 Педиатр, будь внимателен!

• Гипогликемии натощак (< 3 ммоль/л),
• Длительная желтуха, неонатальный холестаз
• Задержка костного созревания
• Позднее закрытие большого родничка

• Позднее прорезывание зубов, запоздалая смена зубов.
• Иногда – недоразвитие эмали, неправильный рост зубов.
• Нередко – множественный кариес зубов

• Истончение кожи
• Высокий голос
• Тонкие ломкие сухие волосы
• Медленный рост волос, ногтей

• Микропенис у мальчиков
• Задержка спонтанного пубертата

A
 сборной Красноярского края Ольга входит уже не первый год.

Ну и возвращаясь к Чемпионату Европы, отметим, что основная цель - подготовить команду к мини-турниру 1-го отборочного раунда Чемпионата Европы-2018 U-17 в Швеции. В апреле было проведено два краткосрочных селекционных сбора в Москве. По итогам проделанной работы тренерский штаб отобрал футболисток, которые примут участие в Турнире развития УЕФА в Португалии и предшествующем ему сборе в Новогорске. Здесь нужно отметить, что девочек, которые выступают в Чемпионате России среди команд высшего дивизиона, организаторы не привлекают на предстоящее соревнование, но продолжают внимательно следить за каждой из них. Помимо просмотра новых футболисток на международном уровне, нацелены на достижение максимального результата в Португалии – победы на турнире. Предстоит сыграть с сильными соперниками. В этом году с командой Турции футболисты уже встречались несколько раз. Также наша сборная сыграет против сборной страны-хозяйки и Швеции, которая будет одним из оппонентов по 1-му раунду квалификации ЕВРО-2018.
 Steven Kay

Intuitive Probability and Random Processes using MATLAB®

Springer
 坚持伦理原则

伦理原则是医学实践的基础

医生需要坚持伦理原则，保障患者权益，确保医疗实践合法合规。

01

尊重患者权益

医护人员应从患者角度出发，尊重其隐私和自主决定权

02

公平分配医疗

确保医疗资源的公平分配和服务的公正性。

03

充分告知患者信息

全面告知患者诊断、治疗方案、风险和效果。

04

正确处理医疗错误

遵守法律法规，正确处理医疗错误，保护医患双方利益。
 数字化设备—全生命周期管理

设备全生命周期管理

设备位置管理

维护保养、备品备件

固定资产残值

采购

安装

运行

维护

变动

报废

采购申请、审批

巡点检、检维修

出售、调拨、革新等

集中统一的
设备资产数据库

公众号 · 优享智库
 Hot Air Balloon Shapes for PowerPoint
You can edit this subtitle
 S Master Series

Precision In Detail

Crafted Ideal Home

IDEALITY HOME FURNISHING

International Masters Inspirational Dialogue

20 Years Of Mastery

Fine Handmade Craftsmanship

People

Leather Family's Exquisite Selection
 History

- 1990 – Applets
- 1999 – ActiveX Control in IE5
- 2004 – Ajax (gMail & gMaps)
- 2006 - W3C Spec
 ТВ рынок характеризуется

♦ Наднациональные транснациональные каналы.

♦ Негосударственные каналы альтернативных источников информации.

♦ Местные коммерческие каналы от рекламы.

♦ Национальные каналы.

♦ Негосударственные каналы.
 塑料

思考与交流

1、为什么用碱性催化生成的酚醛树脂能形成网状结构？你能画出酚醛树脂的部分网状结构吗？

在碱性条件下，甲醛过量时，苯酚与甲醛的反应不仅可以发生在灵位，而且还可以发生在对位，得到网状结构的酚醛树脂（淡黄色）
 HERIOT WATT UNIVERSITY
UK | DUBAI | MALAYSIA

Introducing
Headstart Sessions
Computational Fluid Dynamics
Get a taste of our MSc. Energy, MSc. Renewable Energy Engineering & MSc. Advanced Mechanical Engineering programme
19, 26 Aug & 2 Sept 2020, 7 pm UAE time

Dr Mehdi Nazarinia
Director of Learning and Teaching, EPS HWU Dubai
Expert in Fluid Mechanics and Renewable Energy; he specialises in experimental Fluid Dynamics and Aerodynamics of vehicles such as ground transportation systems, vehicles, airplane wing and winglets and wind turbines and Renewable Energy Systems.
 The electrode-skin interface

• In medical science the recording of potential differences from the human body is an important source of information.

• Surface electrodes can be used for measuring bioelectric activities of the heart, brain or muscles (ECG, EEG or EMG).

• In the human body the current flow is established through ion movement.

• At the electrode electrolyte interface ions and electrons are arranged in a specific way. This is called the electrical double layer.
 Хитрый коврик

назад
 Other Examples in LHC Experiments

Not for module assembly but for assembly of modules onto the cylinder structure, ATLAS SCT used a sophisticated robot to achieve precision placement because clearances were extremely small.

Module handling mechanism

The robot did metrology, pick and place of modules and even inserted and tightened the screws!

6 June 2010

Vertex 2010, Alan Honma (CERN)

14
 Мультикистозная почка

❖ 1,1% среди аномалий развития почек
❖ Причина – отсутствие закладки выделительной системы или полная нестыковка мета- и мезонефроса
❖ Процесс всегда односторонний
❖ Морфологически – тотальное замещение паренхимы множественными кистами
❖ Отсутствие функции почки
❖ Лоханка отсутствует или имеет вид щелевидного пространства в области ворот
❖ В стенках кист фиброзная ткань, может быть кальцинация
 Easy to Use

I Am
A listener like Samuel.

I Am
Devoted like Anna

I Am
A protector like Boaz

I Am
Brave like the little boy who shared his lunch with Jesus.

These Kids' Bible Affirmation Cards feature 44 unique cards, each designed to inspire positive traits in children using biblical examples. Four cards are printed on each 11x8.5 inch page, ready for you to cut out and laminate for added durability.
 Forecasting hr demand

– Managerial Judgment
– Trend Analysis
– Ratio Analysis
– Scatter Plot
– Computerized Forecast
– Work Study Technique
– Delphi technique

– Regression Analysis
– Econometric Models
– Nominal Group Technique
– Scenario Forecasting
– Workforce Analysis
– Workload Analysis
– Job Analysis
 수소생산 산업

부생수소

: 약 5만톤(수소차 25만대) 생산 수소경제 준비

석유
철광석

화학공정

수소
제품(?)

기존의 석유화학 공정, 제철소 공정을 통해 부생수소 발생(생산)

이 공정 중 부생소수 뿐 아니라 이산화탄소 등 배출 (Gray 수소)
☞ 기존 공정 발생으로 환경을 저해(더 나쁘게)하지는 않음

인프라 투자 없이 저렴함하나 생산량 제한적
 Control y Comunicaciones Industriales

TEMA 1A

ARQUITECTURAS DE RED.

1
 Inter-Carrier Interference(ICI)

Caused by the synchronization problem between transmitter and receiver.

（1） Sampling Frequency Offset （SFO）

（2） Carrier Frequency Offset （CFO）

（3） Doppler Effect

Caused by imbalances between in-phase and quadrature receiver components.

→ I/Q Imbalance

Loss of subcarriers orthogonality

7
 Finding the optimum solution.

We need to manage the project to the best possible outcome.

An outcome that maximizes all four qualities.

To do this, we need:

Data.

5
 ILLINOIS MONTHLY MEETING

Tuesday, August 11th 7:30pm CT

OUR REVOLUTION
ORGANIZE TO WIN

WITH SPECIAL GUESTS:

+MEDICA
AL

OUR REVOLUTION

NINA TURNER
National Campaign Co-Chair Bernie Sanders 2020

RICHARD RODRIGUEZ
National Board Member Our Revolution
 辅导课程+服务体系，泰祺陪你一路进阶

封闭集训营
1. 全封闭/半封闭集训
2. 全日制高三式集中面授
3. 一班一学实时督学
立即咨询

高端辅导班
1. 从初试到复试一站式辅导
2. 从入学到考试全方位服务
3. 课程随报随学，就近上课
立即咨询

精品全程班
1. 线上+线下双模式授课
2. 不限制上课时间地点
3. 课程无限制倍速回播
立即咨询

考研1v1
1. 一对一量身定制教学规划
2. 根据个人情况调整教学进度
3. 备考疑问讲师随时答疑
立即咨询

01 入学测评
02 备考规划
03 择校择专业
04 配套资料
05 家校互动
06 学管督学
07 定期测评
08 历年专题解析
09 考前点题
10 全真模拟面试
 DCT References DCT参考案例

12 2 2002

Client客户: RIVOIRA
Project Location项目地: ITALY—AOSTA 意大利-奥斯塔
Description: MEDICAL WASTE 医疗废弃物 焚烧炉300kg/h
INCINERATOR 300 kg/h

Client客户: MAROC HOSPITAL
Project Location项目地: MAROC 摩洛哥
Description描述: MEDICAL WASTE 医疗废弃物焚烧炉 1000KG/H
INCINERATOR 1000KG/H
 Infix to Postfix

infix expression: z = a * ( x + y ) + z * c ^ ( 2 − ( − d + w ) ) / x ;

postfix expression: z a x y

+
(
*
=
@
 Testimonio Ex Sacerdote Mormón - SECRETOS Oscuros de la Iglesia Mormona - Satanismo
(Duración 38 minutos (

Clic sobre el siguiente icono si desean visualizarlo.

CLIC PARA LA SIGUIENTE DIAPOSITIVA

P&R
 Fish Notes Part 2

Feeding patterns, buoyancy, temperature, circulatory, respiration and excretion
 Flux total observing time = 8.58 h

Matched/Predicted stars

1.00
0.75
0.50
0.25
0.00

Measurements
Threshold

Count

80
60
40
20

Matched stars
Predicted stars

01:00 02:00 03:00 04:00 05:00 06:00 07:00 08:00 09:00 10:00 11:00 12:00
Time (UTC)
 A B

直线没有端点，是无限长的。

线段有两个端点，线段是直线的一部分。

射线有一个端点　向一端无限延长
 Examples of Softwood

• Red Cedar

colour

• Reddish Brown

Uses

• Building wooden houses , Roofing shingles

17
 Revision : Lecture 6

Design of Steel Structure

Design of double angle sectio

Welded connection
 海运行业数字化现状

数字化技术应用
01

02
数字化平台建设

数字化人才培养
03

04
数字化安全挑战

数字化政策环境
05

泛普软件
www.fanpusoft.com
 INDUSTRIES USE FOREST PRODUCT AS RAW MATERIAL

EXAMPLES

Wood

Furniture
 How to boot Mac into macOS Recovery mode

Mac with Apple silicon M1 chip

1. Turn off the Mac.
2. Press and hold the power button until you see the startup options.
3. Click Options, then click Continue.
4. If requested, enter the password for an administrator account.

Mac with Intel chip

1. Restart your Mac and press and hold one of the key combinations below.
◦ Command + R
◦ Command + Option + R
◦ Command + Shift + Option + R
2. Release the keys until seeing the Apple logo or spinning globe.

========================================

# [Task]
Set down exactly the lines that begin the records and continue through the line bearing "неправильный рост зубов."; include both ends.

# [Exercise answer]
 Педиатр, будь внимателен!

• Гипогликемии натощак (< 3 ммоль/л),
• Длительная желтуха, неонатальный холестаз
• Задержка костного созревания
• Позднее закрытие большого родничка

• Позднее прорезывание зубов, запоздалая смена зубов.
• Иногда – недоразвитие эмали, неправильный рост зубов.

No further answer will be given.